Last Monday I attended a class on light-weight backpacking at my local REI store. The class re-energized my long-term goal to hike the Washington state portion of the Pacific Crest Trail. The Pacific Crest Trail (PCT) is a 2,650-mile national scenic trail that runs from Mexico to Canada through California, Oregon and Washington.

In the summer of 2009 my son and I hiked 90 miles of it in seven days. We started at Stevens Pass and ended at Snoqualmie Pass east of Seattle. We had great weather except for the last 24 hours, where we hiked through a cold, wet fog and heavy drizzle. It was a trip that whetted my appetite for more. I am planning to hike another section in 2013.

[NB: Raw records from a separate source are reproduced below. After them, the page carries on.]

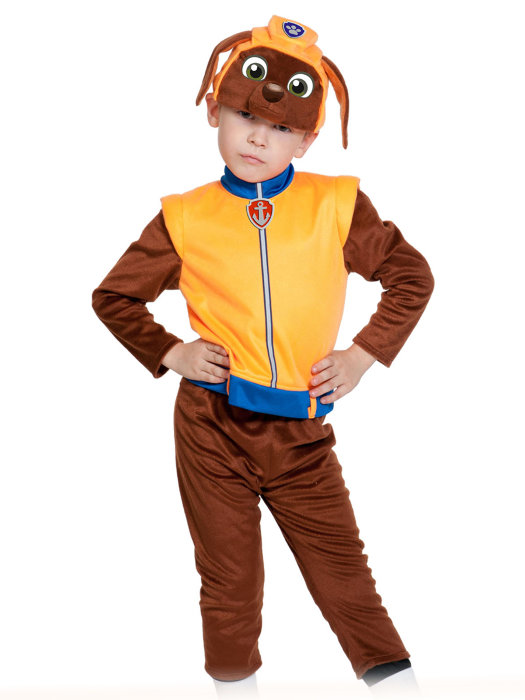 Костюм Зума (Zuma) 88006, щенячий патруль Детский костюм Зума (щенячий патруль) для мальчиков 3-7 лет. В комплекте: маска-шапочка из плюша и ткани, куртка-жилет из ткани с рукавами из плюша, плюшевые бриджи​
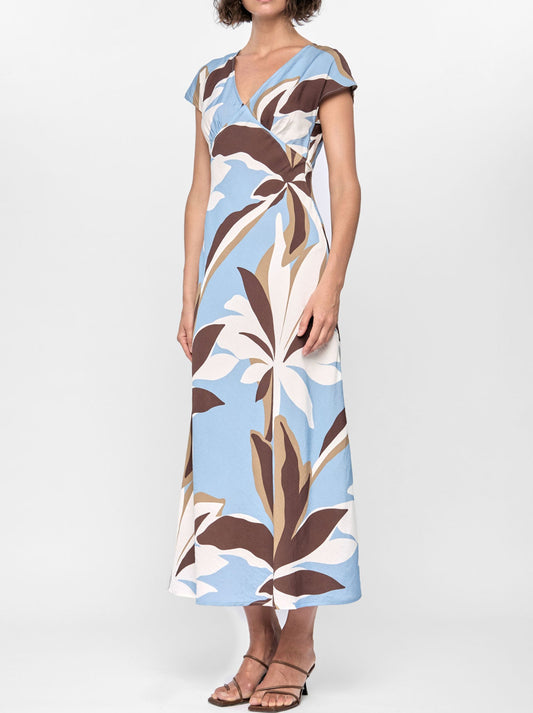 STAPLE THE LABEL MAEVE MIDI DRESS (Floral)
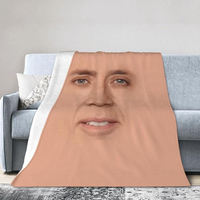 Nicholas Cage face throw | Up to 80 x 60 inches | $35.99 $28.79 at Amazon (save $7.20)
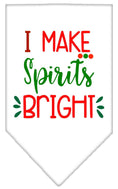 Load image into Gallery viewer, Christmas Pet and Dog Bandana Screen Printed, "I Make Spirits Bright"
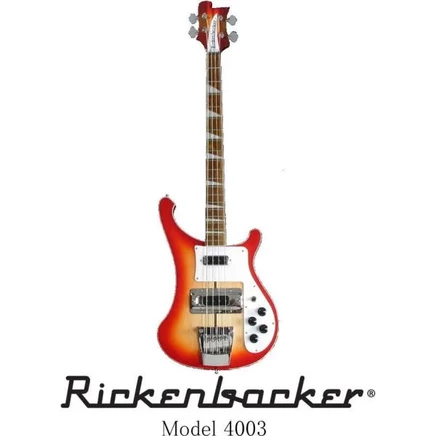 Электробас Rickenbacker Model 4003, красный санберст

A key component to long-distance hiking is to keep your backpacking basics to a minimum, ideally under twenty pounds. This include the pack, sleep system, shelter, clothes and cooking gear. This does not include food, which is usually about two and half pounds per day. My pack for a week-long trip should start at 35-40 pounds, not including water, but in 2009 it was over 50 pounds.  I need to lose pack weight.

As a child, I first saw people with strange monstrous packs when our family went on a short nature hike near Lake Crescent in Olympic National Park. As we meanders and strolled towards Marymere Falls, a group of backpackers marched by us as they headed down out of the mountains. I asked my dad about the packs and people. He told me about backpacking and how hikers could travel far into the mountains. My thirst for the high alpine adventure started that day.

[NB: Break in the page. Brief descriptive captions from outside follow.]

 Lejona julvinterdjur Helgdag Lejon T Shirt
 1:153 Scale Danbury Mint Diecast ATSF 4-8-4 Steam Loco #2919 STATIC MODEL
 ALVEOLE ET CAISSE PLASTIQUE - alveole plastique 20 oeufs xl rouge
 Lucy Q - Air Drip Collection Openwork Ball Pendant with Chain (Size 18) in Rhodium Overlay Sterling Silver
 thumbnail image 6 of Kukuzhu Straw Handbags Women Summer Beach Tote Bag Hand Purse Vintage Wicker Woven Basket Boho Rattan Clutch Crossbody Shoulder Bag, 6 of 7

One thing backpacking has taught me is how little we truly NEED to survive. I can carry it all on my back if I choose. When I return, I do appreciate a dry house, warm bed, running water, flush toilets, fresh vegetables and electrical appliances (like my laptop). Still backpacking is a way of cleansing my soul and mind of my perceived need for more stuff. (Except perhaps my need for more light-weight backpacking stuff.)

Backpacking gives me a deep appreciation for Jesus’ words from Matthew 11:28-30.

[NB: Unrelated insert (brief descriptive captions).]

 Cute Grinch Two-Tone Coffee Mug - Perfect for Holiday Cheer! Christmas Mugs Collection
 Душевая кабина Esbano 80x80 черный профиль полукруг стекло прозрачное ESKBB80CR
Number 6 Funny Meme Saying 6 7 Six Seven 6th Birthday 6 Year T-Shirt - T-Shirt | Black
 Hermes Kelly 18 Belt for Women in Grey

Come to me, all you that are weary and are carrying heavy burdens, and I will give you rest. Take my yoke upon you, and learn from me; for I am gentle and humble in heart, and you will find rest for your souls. For my yoke is easy, and my burden is light.

How do you keep your soul light when you are weary?

Lord Jesus, let us find rest for our weary souls in you.

Done Enough?

Yesterday our e-mail and website went down. Our domain name, resurrection-woodbury.org, was dropped as our congregation transitions to a new webhosting site. I am so thankful for people like our office administrator, Sue Guck, and our web volunteer, Matthew Mayer, who immediately saw the problem and are now working hard to correct it.  We should be back up by tomorrow. Technology is a great tool, but it has its glitches.

Though frustrated by this event, it caused me to reflect on my overreliance on such technology tools and the constant “buzz” it produces. I have this feeling that I NEED to be connected. Such feelings can become unhealthy. Sort of like overtraining in running, or becoming a workaholic, it is too much of one thing. God gave us work, exercise and community as gifts, but they are not to become “gods.”

The Sabbath is also a gift from God. Wayne Muller has written about sabbath rest for the Lutheran magazine. He asks the question, “When have we done enough?” Since many of us think we cannot rest until we have finished everything, we never rest.

I remember being on a retreat with a large number of pastors and doing a devotion on resting in God. The one response that stood out was a pastor who said he could never rest, since there is still one more person to visit, one more couple to counsel, one more family to help. God “expected” him to bring care to the entire congregation. I wondered silently, “are you trying to be God, rather than God’s agent?”

So many of us just keep plowing along. Sabbath is the promise of God that we have done enough, worked enough, served enough. It is the promise that we can rest in God’s promise that we are God’s children in spite of our inadequacies and unfinished business. It is a gift of grace that needs to be practiced weekly, whether we are finished or not.

Jesus said, “Come to me, all who are weary and are carrying heavy burdens, and I will give you rest.” (Matthew 11:28)

Lord Jesus, let me rest in you today.